» **Given exercise 1**
In the Alysa Liu article, which number American woman to win the individual figure skating gold medal does Liu become?
» **Given exercise 2**
Reproduce word for word everything in the Alysa Liu article from "Four years after" down to "touch the y.".

» **Text to read**
** BEGIN **
Gold hair, gold dress, gold medal: Alysa Liu radiates joy as Olympic champion

Four years after retiring at 16 years old, Team USA’s newest star has dazzled the figure skating world with endless exuberance and a penchant for the biggest stage.

MILAN — Winning an Olympic gold medal in figure skating is easy. All you have to do is win a national championship at age 13, burn out and retire at 16, come back, dismiss your scores like they’re spam e-mails, return to the Olympics, nail your short program and then console your friend who didn’t, relax with late-night dinners with your siblings and friends … and then, with the world watching, put on a gold dress that could light a cave and take the words “free skate” as literally as anybody ever has.

Alysa Liu is the eighth American woman to win the individual gold medal and the first to do so unintentionally. If she leaned into joy any harder, the j would touch the y.

“I don’t need this,” Liu said. “What I needed was the stage, and I got it. So I was all good no matter what. If I fell on every jump, I would still be wearing this dress.”
** END **
» **Data extract**
** BEGIN **
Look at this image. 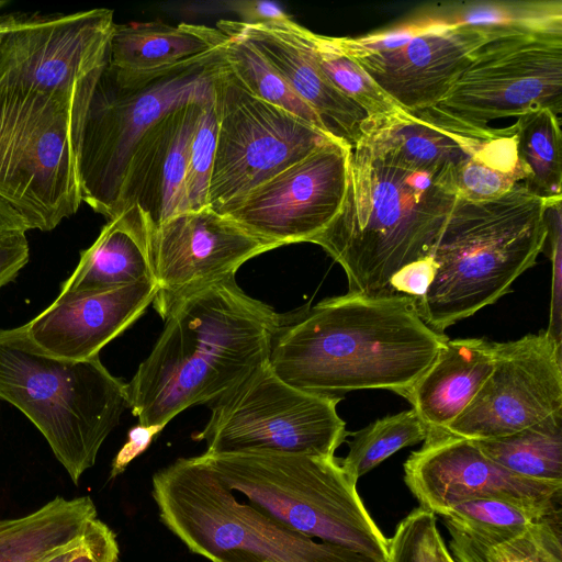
** END **
» **Exercise result 1**
She is the eighth.

» **Exercise result 2**
Four years after retiring at 16 years old, Team USA’s newest star has dazzled the figure skating world with endless exuberance and a penchant for the biggest stage.

MILAN — Winning an Olympic gold medal in figure skating is easy. All you have to do is win a national championship at age 13, burn out and retire at 16, come back, dismiss your scores like they’re spam e-mails, return to the Olympics, nail your short program and then console your friend who didn’t, relax with late-night dinners with your siblings and friends … and then, with the world watching, put on a gold dress that could light a cave and take the words “free skate” as literally as anybody ever has.

Alysa Liu is the eighth American woman to win the individual gold medal and the first to do so unintentionally. If she leaned into joy any harder, the j would touch the y.